Ник-Ник отрицательно покачал головой.
— Не имею представления. Обзвонил все больницы, все морги, поднял на ноги всех своих знакомых — как в воду канул! Честно говоря, мне это кажется довольно подозрительным.
Марат перестал бродить и вопросительно посмотрел на тренера.
— Сам подумай, — предложил Ник-Ник. — Если бы его избили или даже случайно убили в той драке, тело обязательно нашлось бы. Я за эти две недели повидал столько неопознанных трупов, что они мне уже средь бела дня по углам мерещатся. Но он будто растворился. Значит, либо его кто-то хорошенько спрятал, либо он спрятался сам.
— Зачем?
— А я знаю? Зато посмотри, как интересно получается: исчез Федор — прекратились покушения.

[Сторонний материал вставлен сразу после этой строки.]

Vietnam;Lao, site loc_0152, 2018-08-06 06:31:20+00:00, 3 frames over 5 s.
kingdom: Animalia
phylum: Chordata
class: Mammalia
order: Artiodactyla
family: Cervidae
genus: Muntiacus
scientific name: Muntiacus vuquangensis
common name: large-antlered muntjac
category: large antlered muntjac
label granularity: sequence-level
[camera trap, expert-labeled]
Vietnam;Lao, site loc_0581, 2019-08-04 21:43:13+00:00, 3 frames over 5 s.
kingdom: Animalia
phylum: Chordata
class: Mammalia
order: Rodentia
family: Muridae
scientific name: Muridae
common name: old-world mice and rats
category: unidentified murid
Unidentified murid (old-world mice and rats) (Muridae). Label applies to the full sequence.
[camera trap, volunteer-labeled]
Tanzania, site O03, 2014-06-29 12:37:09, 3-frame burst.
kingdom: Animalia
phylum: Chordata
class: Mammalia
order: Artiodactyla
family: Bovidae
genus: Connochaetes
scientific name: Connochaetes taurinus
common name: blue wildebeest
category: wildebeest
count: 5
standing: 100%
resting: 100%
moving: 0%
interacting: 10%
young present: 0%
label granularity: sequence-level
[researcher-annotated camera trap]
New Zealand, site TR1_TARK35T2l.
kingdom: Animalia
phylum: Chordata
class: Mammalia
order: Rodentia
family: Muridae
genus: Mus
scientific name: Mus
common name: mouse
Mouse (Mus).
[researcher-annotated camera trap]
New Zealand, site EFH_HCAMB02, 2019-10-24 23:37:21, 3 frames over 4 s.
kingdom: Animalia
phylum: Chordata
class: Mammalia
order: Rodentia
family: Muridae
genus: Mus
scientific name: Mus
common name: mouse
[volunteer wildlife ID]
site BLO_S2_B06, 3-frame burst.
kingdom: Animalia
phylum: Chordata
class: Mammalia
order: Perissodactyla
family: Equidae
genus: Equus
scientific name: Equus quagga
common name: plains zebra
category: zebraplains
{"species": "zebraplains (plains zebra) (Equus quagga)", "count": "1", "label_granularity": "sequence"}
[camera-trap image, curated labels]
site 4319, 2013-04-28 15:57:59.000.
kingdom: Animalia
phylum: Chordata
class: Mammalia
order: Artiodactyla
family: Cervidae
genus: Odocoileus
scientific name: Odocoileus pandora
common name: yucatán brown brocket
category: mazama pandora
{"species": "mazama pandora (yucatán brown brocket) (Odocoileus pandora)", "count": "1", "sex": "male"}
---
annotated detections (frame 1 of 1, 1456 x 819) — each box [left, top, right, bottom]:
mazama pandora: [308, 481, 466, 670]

— Э! — пренебрежительно воскликнул Марат. — Вспомни лучше, когда он появился! Позже, чем они начались, разве нет?
— Конечно, — не стал спорить Безродный. — Иначе зачем бы я стал его нанимать?
— Тоже правильно, слушай, — озадачился Марат. — Нет, все равно не верю! Он не такой.
Бросив последнюю фразу, он вдруг заметно помрачнел: вспомнил, видимо, что не так давно говорил те же слова о Ник-Нике и серьезно ошибся в оценке личных качеств собственного тренера, которого знал не первый год и которому верил, как себе.